The African Continental Free Trade Area Secretariat, the Bank of Ghana, the Foreign, Commonwealth & Development Office, and ODI Global have marked the soft launch of Neofingo, a digital trade finance corridor designed to simplify and accelerate access to cross-border trade finance for African small and medium-sized enterprises (SMEs).
The initiative introduces what stakeholders describe as a “jointly governed protocol” linking UK digital finance actors with African fintech ecosystems through an AI-enabled and validated digital letter of credit, in a move intended to modernise trade documentation and reduce frictions that continue to constrain intra-African and international commerce.
The launch highlights persistent inefficiencies in traditional paper-based trade finance systems, which continue to constrain African businesses, particularly SMEs. Conventional letter-of-credit processes have long been associated with documentation delays, manual errors, high processing costs, and limited accessibility for smaller firms seeking to participate in regional and global trade.
The proposed Neofingo framework is designed to help digitise trade documentation and compliance processes, support programmable digital letters of credit for SMEs, and create more interoperable financial messaging and audit systems across jurisdictions. The initiative is also intended to align with evolving legal and digital trade frameworks in both the UK and Africa, including infrastructure linked to the AfCFTA and Ghana’s fintech regulatory environment.

Stakeholders behind the initiative position it as a practical intervention to address long-standing structural barriers in trade finance, especially for smaller exporters that often struggle to meet the requirements of traditional banking channels. ODI notes that Africa continues to face a substantial trade finance shortfall, with an estimated $120 billion in viable trade going unfunded each year, underscoring the scale of the access challenge confronting businesses across the continent.
The development also reflects Ghana’s policy push toward digitalisation in cross-border trade and payments. In 2024, the Bank of Ghana announced the successful completion of a proof of concept involving the use of digital credentials for international trade and cross-border payments, highlighting the increasing institutional support for technology-enabled trade systems and financial infrastructure reform.

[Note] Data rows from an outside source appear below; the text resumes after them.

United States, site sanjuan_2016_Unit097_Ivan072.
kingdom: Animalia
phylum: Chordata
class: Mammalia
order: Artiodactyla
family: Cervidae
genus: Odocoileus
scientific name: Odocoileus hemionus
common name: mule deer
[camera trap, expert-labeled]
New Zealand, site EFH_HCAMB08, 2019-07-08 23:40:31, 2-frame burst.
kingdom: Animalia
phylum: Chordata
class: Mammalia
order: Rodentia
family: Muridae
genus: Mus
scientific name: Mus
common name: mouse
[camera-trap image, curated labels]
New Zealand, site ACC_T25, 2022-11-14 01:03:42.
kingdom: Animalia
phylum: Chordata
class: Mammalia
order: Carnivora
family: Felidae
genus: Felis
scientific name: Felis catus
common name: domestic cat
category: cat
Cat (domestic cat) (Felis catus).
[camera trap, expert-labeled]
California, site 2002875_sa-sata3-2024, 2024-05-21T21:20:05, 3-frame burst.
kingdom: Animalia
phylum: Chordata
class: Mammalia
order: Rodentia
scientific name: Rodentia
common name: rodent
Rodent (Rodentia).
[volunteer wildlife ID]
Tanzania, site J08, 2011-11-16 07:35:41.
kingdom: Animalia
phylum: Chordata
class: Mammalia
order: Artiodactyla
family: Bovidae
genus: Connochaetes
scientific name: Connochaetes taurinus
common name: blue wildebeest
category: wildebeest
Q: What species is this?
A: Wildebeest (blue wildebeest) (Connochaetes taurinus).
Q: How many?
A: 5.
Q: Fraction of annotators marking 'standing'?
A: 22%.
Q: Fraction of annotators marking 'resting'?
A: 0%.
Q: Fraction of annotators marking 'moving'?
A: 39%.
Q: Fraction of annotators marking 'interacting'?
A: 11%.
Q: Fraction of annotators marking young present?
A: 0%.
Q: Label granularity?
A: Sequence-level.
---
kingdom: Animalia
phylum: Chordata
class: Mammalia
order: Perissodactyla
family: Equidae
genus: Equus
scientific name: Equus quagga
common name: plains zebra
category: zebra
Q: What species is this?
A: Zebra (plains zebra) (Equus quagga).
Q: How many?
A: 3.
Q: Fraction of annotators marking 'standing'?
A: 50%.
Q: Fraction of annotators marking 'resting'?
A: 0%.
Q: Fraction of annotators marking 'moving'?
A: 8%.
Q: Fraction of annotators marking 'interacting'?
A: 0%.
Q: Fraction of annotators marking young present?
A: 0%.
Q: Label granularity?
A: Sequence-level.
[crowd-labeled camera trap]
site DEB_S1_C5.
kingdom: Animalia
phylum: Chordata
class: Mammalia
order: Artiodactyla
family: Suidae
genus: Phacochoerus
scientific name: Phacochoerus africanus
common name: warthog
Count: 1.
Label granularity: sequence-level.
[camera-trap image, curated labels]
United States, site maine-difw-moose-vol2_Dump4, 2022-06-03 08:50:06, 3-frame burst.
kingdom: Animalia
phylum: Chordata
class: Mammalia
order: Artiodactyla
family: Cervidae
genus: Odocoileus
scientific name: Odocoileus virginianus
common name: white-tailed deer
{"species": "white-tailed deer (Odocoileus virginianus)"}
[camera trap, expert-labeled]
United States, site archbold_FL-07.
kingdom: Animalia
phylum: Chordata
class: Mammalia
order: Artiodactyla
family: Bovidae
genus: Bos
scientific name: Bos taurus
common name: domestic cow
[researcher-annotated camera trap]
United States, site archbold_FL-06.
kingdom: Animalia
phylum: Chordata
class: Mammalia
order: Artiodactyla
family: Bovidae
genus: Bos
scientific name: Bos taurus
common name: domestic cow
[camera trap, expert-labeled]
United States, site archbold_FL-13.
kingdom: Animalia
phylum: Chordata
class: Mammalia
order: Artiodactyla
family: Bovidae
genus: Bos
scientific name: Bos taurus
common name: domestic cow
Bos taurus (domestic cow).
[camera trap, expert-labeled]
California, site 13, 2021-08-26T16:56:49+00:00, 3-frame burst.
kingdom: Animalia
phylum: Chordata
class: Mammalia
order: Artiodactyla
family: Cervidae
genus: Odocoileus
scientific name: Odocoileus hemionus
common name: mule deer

Neofingo is expected to contribute to ongoing efforts to make AfCFTA implementation more commercially meaningful for businesses by reducing transaction friction, improving trust and verification in trade processes, and expanding access to formal financing tools that have historically been difficult for SMEs to obtain.
The soft launch, therefore, positions Neofingo not merely as a fintech innovation but as an institutional and regulatory experiment in building more accessible trade infrastructure. If scaled effectively, it could support efforts to narrow sub-Saharan Africa’s trade finance gap while advancing a more inclusive and digitally enabled model of cross-border commerce under the AfCFTA framework.